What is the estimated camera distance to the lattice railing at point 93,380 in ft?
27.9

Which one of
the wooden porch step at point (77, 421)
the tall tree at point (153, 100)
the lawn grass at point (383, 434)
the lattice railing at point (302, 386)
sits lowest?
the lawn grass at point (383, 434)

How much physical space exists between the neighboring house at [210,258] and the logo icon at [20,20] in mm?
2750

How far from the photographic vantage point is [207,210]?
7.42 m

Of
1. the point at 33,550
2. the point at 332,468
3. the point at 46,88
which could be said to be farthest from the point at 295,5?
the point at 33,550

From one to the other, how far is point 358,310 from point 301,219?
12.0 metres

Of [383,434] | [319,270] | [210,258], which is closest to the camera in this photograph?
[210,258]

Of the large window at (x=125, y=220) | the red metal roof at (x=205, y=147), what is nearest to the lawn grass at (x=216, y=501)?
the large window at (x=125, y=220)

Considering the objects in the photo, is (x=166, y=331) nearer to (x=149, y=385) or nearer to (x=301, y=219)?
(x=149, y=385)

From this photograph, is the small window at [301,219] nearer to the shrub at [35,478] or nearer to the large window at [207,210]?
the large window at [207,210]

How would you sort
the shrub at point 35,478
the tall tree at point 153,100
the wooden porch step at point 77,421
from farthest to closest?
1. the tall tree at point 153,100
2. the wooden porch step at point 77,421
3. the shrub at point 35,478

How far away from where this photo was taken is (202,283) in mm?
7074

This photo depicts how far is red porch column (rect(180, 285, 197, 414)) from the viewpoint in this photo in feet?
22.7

--

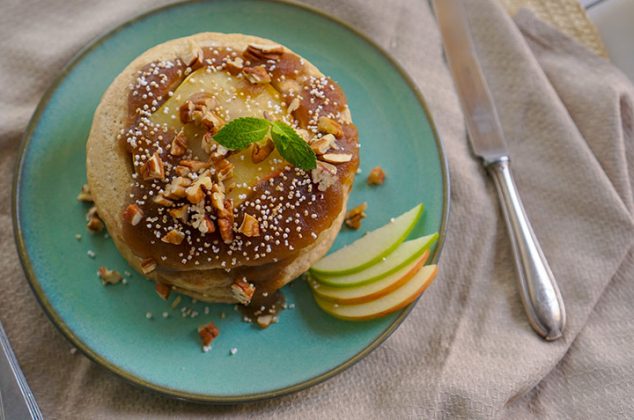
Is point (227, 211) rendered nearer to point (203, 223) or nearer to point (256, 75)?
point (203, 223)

* * *

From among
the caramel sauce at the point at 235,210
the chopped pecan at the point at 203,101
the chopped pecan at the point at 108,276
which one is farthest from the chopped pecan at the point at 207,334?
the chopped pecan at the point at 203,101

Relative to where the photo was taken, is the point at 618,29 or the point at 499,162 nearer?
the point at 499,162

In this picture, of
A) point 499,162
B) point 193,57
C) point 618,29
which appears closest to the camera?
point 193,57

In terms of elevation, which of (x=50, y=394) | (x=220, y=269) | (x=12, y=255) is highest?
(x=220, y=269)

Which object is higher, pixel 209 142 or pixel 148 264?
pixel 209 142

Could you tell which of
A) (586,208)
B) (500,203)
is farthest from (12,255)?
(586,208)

SHORT PROBLEM:
Please identify every line in the records above that contains the word "lattice" and copy each of those lines.

OUTPUT FOR THIS TASK:
What is the estimated camera distance to the lattice railing at point 93,380 in ft?
the lattice railing at point (302, 386)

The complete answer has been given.